*Page text*
------------------------------------
The number of distinct mushroom species is a matter of debate — with estimates ranging from 30,000 to 1.5 million. What is not disputed, however, is the close relationship between mushrooms and humans, and the many benefits mushrooms can provide for overall health and wellness. Human culture has evolved with mushrooms and many societies have relied on mushrooms to provide a wholesome food source. Over thousands of years of trial and error, many cultures have also discovered health benefits associated with consuming mushrooms. These health benefits are almost as broad as those found in the plant kingdom and range from immune and respiratory support to promoting healthy liver and brain function. Societies soon discovered mushrooms can boost vitality, wellness, endurance and even sexual function. Today, more than fifty years of research has confirmed that mushrooms are indeed a unique class of natural therapeutics capable of addressing a wide range of health concerns.

Mushrooms and Humans
Mushrooms were long conceived to be members of the plant kingdom, but closer inspection revealed that they share more similarities with animals. Hence, they were assigned their own kingdom — the fungal kingdom. While plants manufacture their own food source from the sun (photosynthesis), mushrooms must find and absorb their food from their environment — just like humans! Mushrooms must also adapt to their environments and protect themselves. In doing so, they produce a large array of protective compounds designed to defend against any invaders — also like humans.  Incredibly, when humans consume these novel mushroom-derived compounds, our defenses against the environment are also enhanced.

The Mushroom Life Cycle
The mushroom life cycle includes three distinct phases: mycelium, fruiting body, and spore. Mushrooms spend most of their life as mycelium, extracting nutrients from their environment and protecting themselves from invaders. Many beneficial compounds known as extracellular compounds are secreted by the mushroom during this critical life process. As the mushroom readies to reproduce, most species form a fruiting body — a structure most people would refer to as the actual “mushroom” since it’s the part of fungi most readily visible. Many species’ fully formed fruiting bodies end their life cycle with the rebirth of the mushroom — when spores are formed and released to begin the life cycle anew. Before being released, spores are equipped with their own arsenal of protective compounds and nutrients, which will allow them to survive harsh conditions and thrive in new environments.
------------------------------------
*Requirement A*
Please translate this sentence from the mushroom text above into Spanish: "Mushrooms spend most of their life as mycelium, extracting nutrients from their environment and protecting themselves from invaders."
*Requirement B*
In the mushroom text, what are the three phases of the mushroom life cycle?
------------------------------------
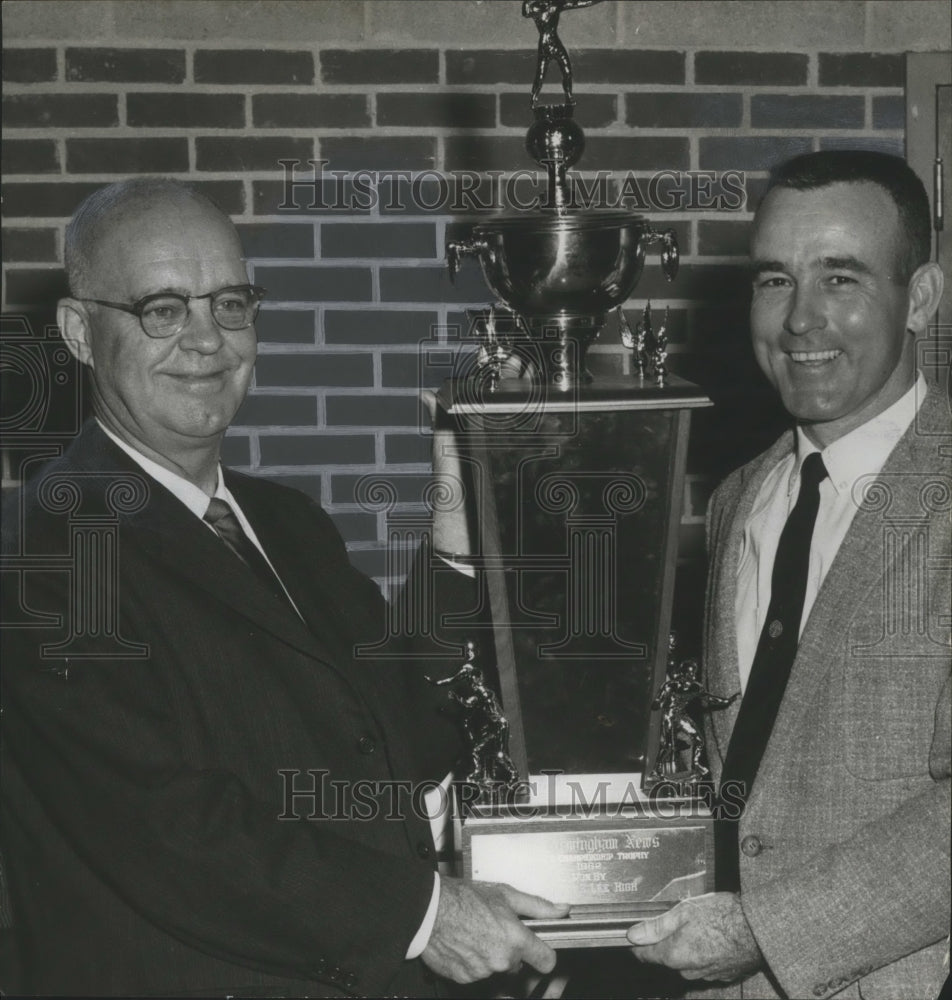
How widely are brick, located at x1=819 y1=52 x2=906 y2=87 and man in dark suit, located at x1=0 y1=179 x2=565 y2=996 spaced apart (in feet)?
4.93

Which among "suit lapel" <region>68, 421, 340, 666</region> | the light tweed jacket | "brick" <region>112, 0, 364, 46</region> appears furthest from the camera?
"brick" <region>112, 0, 364, 46</region>

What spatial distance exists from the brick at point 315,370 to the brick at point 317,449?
0.12 m

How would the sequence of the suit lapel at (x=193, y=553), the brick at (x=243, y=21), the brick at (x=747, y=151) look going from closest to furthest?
the suit lapel at (x=193, y=553), the brick at (x=243, y=21), the brick at (x=747, y=151)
------------------------------------
*Your solution A*
Los hongos pasan la mayor parte de su vida como micelio, extrayendo nutrientes de su entorno y protegiéndose de los invasores.

*Your solution B*
Mycelium, fruiting body, and spore.